Усталый, он откинулся на подушку, но, чтобы не дать дочери завладеть инициативой в разговоре, сразу же снова заговорил:
— А я уже обидеться хотел на него. Утром еще вернулся и целый день не показывается. Что за причина — ломаю себе голову. Не могло же быть, чтобы он к Грише не заходил.
— Он был у Гриши. Привез письмо. Мама сейчас читает.
— Что пишет Гриша? — спросил отец, чтобы отвлечь дочь от тягостных мыслей, зная, что через несколько минут придет жена и прочитает ему письмо.
Мирослава вначале сухо и рассеянно, все еще думая о своем, стала рассказывать о письме, но потом понемногу и сама увлеклась — она очень любила брата, да и всю его семью. И интересы их близко принимала к сердцу.
— Гриша наш молодец. Как ни много работает в губкоме и на пропагандистских партийных курсах, а все же закончил свою книгу.
— Это которую еще в эмиграции начал?
— Да, «Революционные крестьянские движения на Украине». Пишет, что в январе — феврале выйдет из печати.
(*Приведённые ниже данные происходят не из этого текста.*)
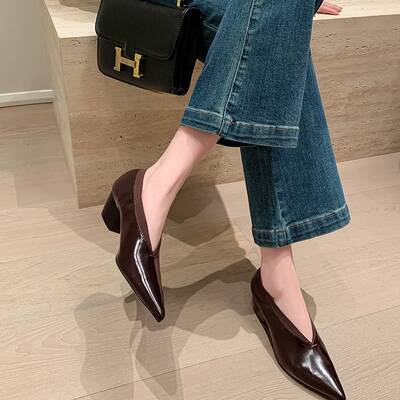 CHIKO Adelynn Pointy Toe Block Heels Pumps Shoes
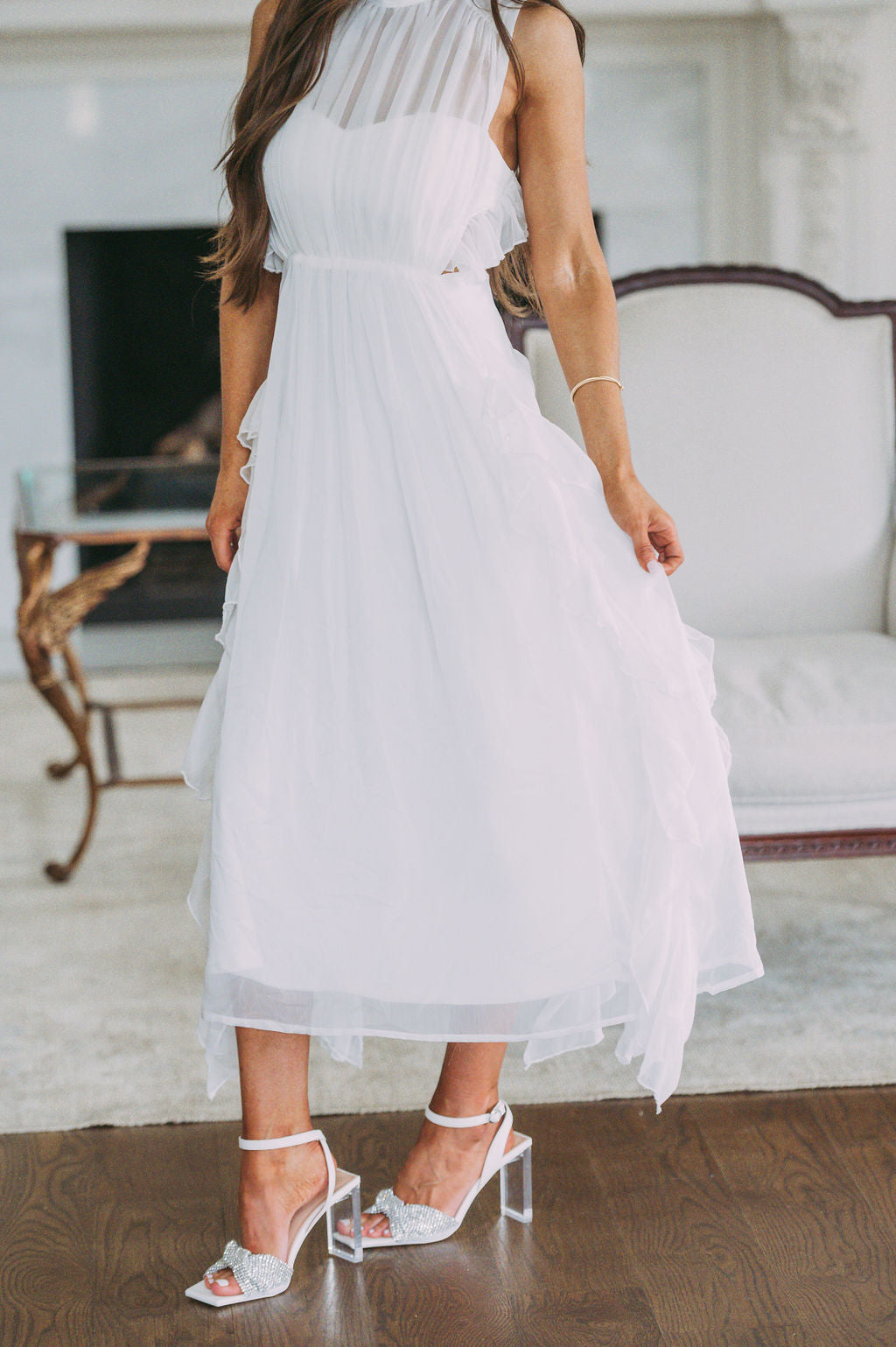 Mock Neck Layered Midi Dress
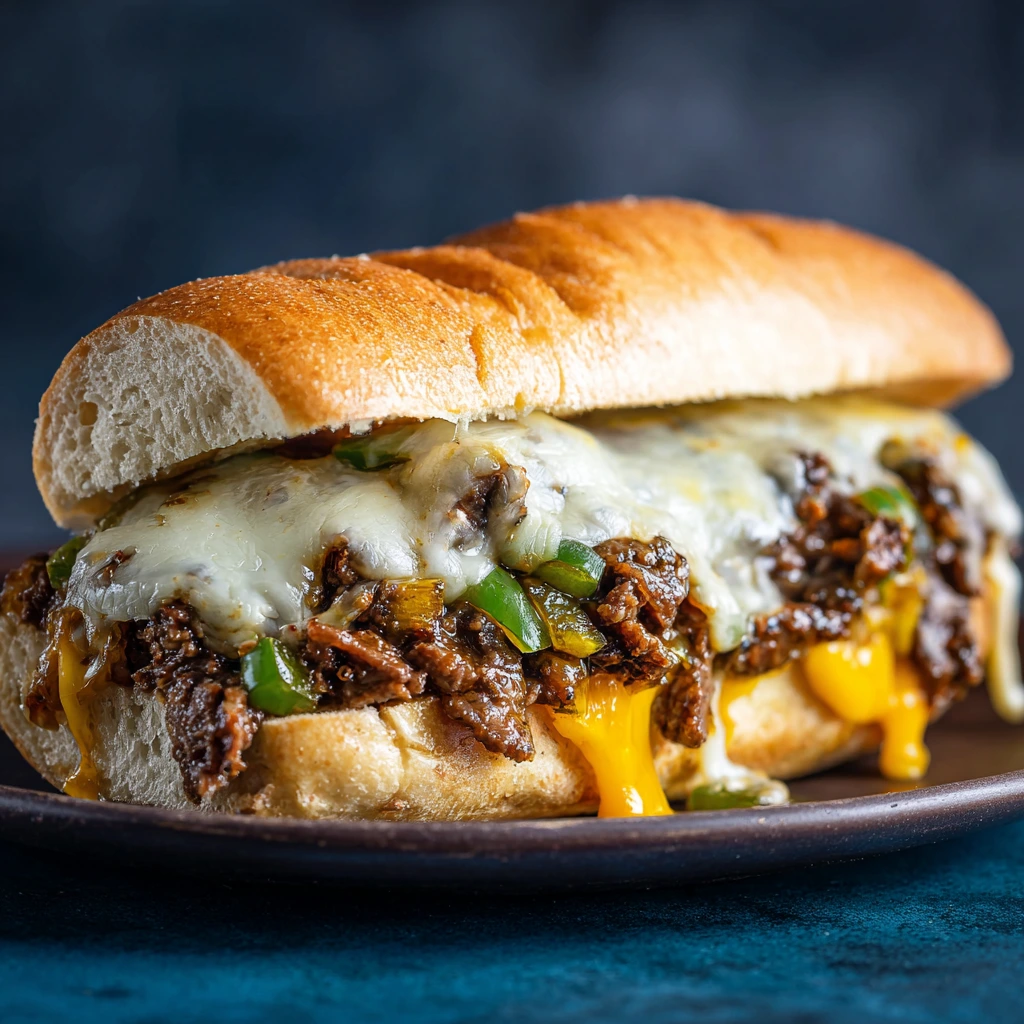 Philly Cheesesteak recipe with melty cheese, tender beef, and sautéed onions on a toasted hoagie roll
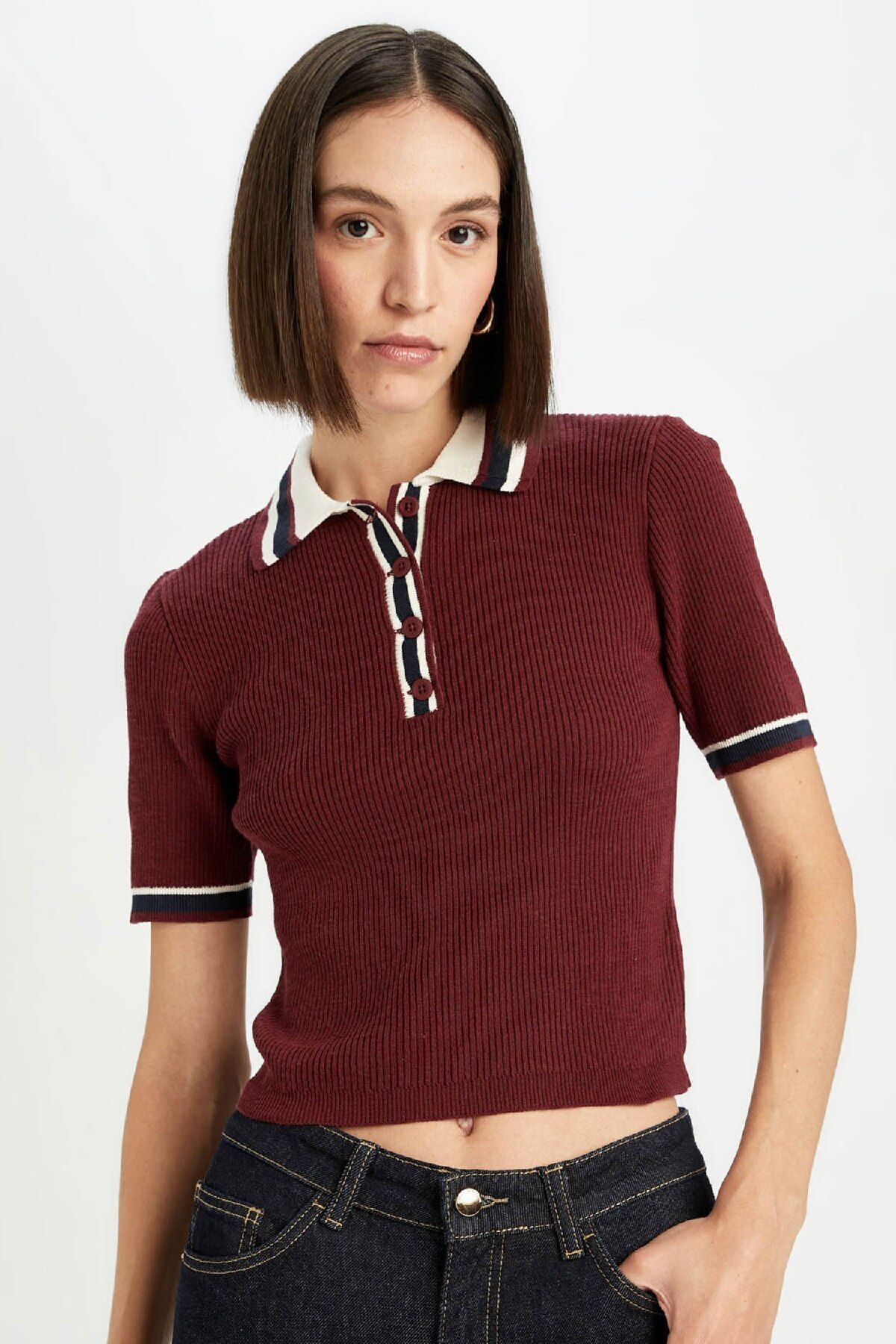 DeFacto-Burgundy Polo Neck Knitwear Sweater - Regular Fit, Short Sleeve Button D4233Ax24Au 1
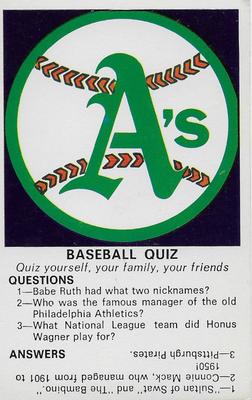 1971 Fleer Official Major League Patches - Quiz Cards #NNO Oakland A's Front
— Ну что ж, почитаем. А как Христина?
— С осени уже не выступает на сцене.
— Я думаю. Лариса из «Бесприданницы», Ирина из «Трех сестер» — и вдруг беременная.
— На этих днях ложится в больницу.
— Это хорошо, что будет у них ребенок. Для них обоих, но главным образом для Сашка.
— Ждет не дождется Сашко, пишет Гриша.